First German railroad accident with multiple fatalities

The 1851 Avenwedde rail accident was a train derailment that occurred near Gütersloh, German Confederation on January 21 of that year.

==Background==
In 1848, the "Münster", a steam engine, was designed and built specifically for the Cologne railway. The distance between the axles and the wheelbases combined with the weight distribution of the engine and boiler caused a natural oscillation as the engine would travel. In 1851, this type of locomotive was being used during the fatal incident.

==Accident==
On January 21, 1851, a train carrying Prince Friedrich Wilhelm was traveling near Gütersloh. As it passed through Avenwedde, 3 km away from Gütersloh, the engine began to wobble. The train then fully derailed, taking several coaches with it. Prince Wilhelm was among the injured, but survived. 3 people would die as a result of the accident.
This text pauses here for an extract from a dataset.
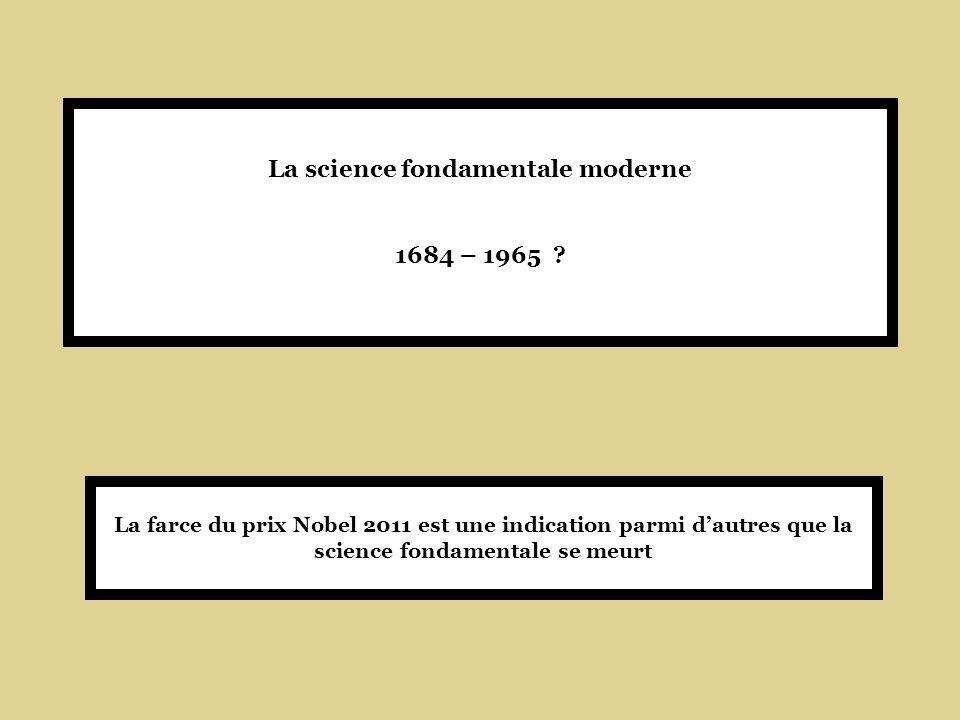 La science fondamentale moderne 1684 – 1965 .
Among the dead were two crew members of the train, as well as well as a US secretary named John B. Arden who died while attempting to leap from his tipping carriage, only to be crushed as a result. It was the first German rail accident to result in multiple fatalities.

==Aftermath==
On June 21, 1865, the municipality of Avenwedde erected a memorial both in memorial of the lives lost in the accident, but also with gratitude that Prince Wilhelm had survived the ordeal. The memorial was placed at the site of the accident.

The Münster-class locomotives would also be redesigned as a result of the crash. The driving wheels of the engine would be expanded an additional five feet in diameter to a length around 14 feet and 2 inches to counteract the weight of the engine body. This redesign also made the engines run more efficiently.